— DOCUMENT EXTRACT —
I believe part of the issue with free vs. paid extensions on EW is that if one becomes a vendor, they are becoming a vendor with Trimble/EW. I can understand EW only having free and paid (Try or Purchase / Install) options because that’s what they do. I think the Try or Purchase option is clear. But some ‘vendors’ will want to do their own selling. They can’t select ‘paid’ because that’s for selling as a vendor with Trimble/EW. I think that’s the case with the extension that was recently highlighted in another thread. My impression was that they did a good job (working with the available options) by adding their own links stating that the extension is not free in the description.

So, what is the solution? Should the “Free” button link shown on search results be changed to “Free”, “View” or “Listing Page”?

[Stored data entries]
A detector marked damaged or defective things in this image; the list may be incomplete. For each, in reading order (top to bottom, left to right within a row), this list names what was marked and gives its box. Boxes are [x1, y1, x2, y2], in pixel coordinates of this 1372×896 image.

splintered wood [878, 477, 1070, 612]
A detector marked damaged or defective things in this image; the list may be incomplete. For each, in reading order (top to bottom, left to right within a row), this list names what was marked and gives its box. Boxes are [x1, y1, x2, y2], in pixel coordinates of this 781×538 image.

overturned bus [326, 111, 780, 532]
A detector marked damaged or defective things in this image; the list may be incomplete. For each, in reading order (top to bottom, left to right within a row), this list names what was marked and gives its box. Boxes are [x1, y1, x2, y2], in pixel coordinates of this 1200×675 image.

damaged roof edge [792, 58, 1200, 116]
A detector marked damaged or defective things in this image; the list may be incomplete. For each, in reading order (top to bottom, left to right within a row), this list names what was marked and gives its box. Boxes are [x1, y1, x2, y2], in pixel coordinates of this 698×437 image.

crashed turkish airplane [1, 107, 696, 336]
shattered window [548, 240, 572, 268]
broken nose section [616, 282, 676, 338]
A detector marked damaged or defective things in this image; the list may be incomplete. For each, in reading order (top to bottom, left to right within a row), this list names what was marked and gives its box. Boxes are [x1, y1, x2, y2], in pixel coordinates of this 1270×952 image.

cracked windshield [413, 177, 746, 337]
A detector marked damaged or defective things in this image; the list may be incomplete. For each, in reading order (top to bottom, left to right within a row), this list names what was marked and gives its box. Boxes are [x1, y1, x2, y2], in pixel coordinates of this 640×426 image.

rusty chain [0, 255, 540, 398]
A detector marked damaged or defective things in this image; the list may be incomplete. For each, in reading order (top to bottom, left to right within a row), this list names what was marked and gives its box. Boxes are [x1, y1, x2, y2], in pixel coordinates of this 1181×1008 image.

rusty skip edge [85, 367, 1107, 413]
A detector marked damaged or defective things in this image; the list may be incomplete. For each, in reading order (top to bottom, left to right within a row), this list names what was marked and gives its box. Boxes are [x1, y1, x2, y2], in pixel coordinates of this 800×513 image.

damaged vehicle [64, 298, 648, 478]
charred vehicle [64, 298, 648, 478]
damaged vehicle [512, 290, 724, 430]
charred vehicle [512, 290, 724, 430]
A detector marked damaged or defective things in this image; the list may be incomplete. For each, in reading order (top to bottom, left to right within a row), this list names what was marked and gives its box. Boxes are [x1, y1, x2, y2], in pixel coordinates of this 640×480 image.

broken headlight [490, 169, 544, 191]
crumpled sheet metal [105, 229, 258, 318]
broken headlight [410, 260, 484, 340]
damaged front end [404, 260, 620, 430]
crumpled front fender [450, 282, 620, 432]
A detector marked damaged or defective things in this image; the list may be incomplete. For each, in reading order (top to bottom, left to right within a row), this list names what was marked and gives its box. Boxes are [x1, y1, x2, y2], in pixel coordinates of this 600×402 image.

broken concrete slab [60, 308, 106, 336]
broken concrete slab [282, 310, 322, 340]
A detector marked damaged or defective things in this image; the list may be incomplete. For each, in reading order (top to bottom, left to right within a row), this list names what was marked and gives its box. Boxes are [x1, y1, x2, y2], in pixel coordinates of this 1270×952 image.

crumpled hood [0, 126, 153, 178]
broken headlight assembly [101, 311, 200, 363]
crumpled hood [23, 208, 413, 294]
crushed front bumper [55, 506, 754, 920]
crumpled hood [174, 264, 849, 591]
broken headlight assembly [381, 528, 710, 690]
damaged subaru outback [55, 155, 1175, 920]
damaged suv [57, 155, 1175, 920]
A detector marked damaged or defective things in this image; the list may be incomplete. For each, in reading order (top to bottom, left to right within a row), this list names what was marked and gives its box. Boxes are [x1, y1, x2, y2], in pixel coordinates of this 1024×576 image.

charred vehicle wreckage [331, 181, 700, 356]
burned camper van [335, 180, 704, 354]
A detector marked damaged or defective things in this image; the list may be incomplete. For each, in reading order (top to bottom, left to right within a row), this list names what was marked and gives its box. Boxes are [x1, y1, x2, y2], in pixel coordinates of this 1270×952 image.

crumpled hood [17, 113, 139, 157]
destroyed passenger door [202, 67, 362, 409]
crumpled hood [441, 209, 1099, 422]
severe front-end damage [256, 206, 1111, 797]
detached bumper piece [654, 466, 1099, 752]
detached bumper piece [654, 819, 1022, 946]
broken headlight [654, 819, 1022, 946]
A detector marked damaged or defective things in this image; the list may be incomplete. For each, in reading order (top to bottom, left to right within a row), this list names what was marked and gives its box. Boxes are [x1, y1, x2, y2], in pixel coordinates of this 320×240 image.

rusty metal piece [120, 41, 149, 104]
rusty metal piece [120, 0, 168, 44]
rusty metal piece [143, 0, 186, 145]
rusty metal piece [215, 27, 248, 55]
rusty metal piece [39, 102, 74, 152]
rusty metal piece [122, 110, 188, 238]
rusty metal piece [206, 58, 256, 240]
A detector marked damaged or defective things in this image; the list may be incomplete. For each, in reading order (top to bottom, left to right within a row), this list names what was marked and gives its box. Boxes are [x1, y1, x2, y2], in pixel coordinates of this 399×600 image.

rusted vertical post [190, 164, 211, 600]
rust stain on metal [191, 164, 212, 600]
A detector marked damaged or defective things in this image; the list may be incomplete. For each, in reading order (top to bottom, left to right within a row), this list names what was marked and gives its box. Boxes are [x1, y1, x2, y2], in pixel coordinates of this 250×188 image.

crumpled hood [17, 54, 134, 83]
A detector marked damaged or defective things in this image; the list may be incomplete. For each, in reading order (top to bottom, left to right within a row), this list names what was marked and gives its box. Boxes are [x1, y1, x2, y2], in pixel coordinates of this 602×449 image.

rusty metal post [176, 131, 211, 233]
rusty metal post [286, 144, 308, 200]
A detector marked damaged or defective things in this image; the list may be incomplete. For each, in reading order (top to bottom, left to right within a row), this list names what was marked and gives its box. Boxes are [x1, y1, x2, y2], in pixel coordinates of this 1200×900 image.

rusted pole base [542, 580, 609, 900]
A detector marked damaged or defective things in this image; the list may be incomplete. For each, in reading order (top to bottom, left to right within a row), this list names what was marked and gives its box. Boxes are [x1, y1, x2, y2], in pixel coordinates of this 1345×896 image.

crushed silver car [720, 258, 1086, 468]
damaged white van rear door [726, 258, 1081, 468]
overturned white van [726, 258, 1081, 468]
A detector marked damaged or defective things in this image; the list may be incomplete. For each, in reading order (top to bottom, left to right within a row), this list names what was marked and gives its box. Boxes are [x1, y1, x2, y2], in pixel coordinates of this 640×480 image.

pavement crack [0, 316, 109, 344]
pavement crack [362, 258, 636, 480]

— SET OF TASKS —
1. Answer these questions from the post on free and paid extensions:
(a) What two kinds of options does EW offer, according to the post?
(b) What did the extension highlighted in another thread add to its description?
(c) What three labels does the post propose for the "Free" button link shown on search results?
2. From the post on free and paid extensions, set down the part that opens with the words containing "I believe part" and closes with "in the description.".

— COMPLETED EXERCISE —
1.
(a) Free and paid (Try or Purchase / Install) options.
(b) Its own links stating that the extension is not free.
(c) "Free", "View" or "Listing Page".

2.
I believe part of the issue with free vs. paid extensions on EW is that if one becomes a vendor, they are becoming a vendor with Trimble/EW. I can understand EW only having free and paid (Try or Purchase / Install) options because that’s what they do. I think the Try or Purchase option is clear. But some ‘vendors’ will want to do their own selling. They can’t select ‘paid’ because that’s for selling as a vendor with Trimble/EW. I think that’s the case with the extension that was recently highlighted in another thread. My impression was that they did a good job (working with the available options) by adding their own links stating that the extension is not free in the description.